> [QUOTED TEXT]:
★ ★ ★

Thursday, February 08, 2007

Take time

A friend send me a message which I had seen many times before, and each time it touched me. Today, for some reason, I feel like I want to be “that” teacher, so instead of forwarding this I’m posting it with an idea. I want to do, with my friends, what that teacher did with her students. A while back Attila did something similar and I must say that when I read what she wrote about me, I was really touched.

Stinkypaw is the most supportive and encouraging person on the planet. Run over there and give her a well-deserved belly rub!

In case you’re wondering she had read in Readers’ Digest that according to the American Kennel Club, 88% of women dog owners wish their significant other had at least one quality that their dog has, so she made a list of some of her readers keeping that in mind.

Anyway, I want to do this exercise (not as a dog owner, but as a friend) with the people in my life. Would you be interested to take part of it? I know that some of my readers don’t have blogs, that’s fine; we’ll work it out. If you would, let me know.

Here’s the text that gave me this idea to Take Time.

One day a teacher asked her students to list the names of the other students in the room on two sheets of paper, leaving a space between each name. Then she told them to think of the nicest thing they could say about each of their classmates and write it down. It took the remainder of the class period to finish their assignment, and as the students left the room, each one handed in the papers.

That Saturday, the teacher wrote down the name of each student on a separate sheet of paper, and listed what everyone else had said about that individual. On Monday she gave each student his or her list. Before long, the entire class was smiling. "Really?" she heard whispered. "I never knew that I meant anything to anyone!" and, "I didn't know others liked me so much," were most of the comments.

★ ★ ★

> [DATASET EXTRACT]:
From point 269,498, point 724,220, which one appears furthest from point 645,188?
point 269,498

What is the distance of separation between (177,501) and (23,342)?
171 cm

★ ★ ★

> [TO-DO LIST]:
- A) Repeat word for word the stretch of the Take Time post from "Thursday, February 08, 2007" through "was really touched.".
- B) Keep the Take Time post going from its last sentence.
You can set the listing aside; it isn't needed here.

> [ANSWERS BELOW]:
- A)
Thursday, February 08, 2007

Take time

A friend send me a message which I had seen many times before, and each time it touched me. Today, for some reason, I feel like I want to be “that” teacher, so instead of forwarding this I’m posting it with an idea. I want to do, with my friends, what that teacher did with her students. A while back Attila did something similar and I must say that when I read what she wrote about me, I was really touched.

- B)
No one ever mentioned those papers in class again. She never knew if they discussed them after class or with their parents, but it didn't matter. The exercise had accomplished its purpose. The students were happy with themselves and one another. That group of students moved on.

Several years later, one of the students was killed in Viet Nam and his teacher attended the funeral of that special student. She had never seen a serviceman in a military coffin before. He looked so handsome, so mature. The church was packed with his friends. One by one those who loved him took a last walk by the coffin. The teacher was the last one to bless the coffin. As she stood there, one of the soldiers who acted as pallbearer came up to her. "Were you Mark's math teacher?" he asked. She nodded: "yes." Then he said: "Mark talked about you a lot."

After the funeral, most of Mark's former classmates went together to a luncheon. Mark's mother and father were there, obviously waiting to speak with his teacher.
"We want to show you something," his father said, taking a wallet out
of his pocket "They found this on Mark when he was killed. We thought you might recognize it."
Opening the billfold, he carefully removed two worn pieces of notebook
paper that had obviously been taped, folded and refolded many times. The teacher knew without looking that the papers were the ones on which she had listed all the good things each of Mark's classmates had said about him.
"Thank you so much for doing that," Mark's mother said. "As you can see, Mark treasured it."
All of Mark's former classmates started to gather around. Charlie smiled rather sheepishly and said, "I still have my list. It's in the top drawer of my desk at home."
Chuck's wife said, "Chuck asked me to put his in our wedding album."
"I have mine too," Marilyn said. "It's in my diary"
Then Vicki, another classmate, reached into her pocketbook, took out
her wallet and showed her worn and frazzled list to the group. "I carry
this with me at all times," Vicki said and without batting an eyelash, she continued: "I think we all saved our lists"
That's when the teacher finally sat down and cried. She cried for Mark and for all his friends who would never see him again.

The density of people in society is so thick that we forget that life will end one day. And we don't know when that one day will be.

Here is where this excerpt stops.